Work item:
All of the data should be copied exactly, with the pictures left out.

Dataset records:
::::::::::

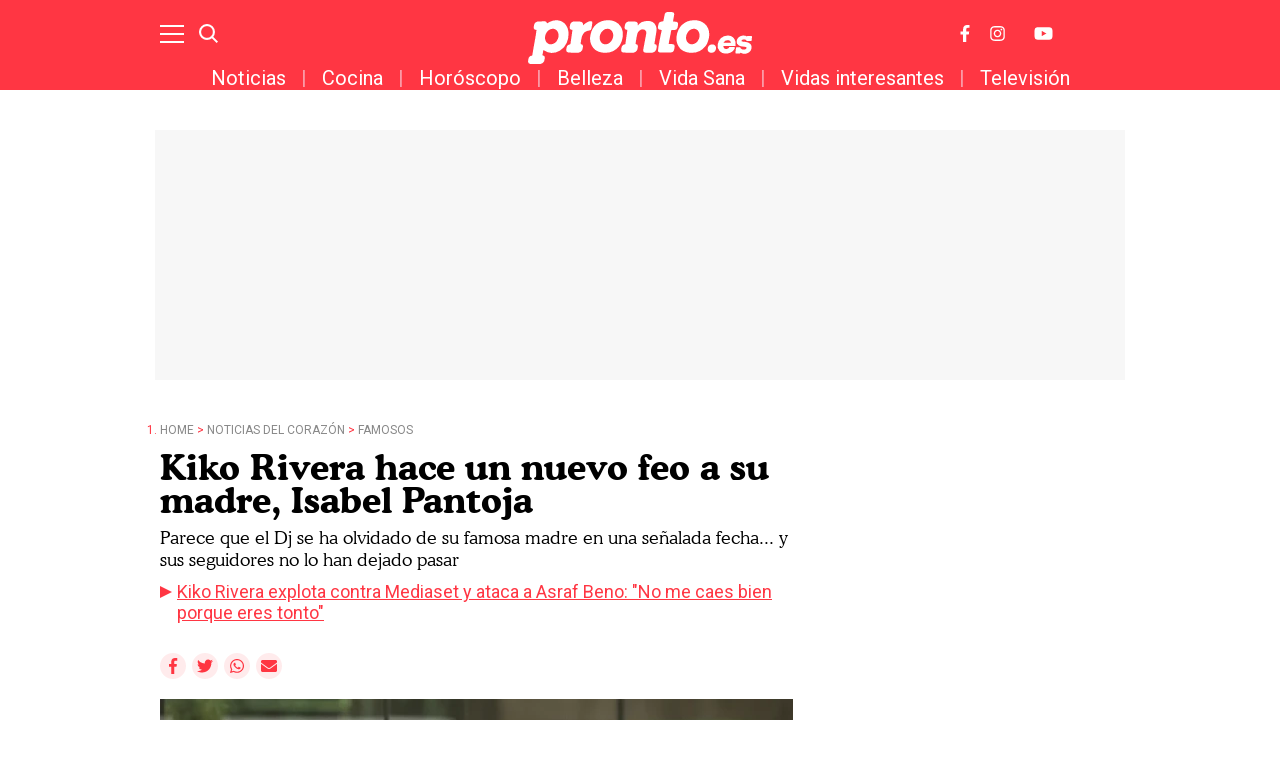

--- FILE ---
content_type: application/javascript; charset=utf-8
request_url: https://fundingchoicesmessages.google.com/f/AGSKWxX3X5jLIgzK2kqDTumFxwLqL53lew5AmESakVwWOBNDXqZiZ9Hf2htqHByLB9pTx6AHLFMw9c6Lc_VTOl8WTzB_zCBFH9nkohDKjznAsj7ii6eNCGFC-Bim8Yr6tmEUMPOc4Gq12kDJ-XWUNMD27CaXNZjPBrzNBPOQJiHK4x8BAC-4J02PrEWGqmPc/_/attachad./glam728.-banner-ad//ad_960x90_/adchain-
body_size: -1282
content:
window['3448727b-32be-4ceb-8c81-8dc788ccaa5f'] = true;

::::::::::

Expected answer:
--- FILE ---
content_type: application/javascript; charset=utf-8
request_url: https://fundingchoicesmessages.google.com/f/AGSKWxX3X5jLIgzK2kqDTumFxwLqL53lew5AmESakVwWOBNDXqZiZ9Hf2htqHByLB9pTx6AHLFMw9c6Lc_VTOl8WTzB_zCBFH9nkohDKjznAsj7ii6eNCGFC-Bim8Yr6tmEUMPOc4Gq12kDJ-XWUNMD27CaXNZjPBrzNBPOQJiHK4x8BAC-4J02PrEWGqmPc/_/attachad./glam728.-banner-ad//ad_960x90_/adchain-
body_size: -1282
content:
window['3448727b-32be-4ceb-8c81-8dc788ccaa5f'] = true;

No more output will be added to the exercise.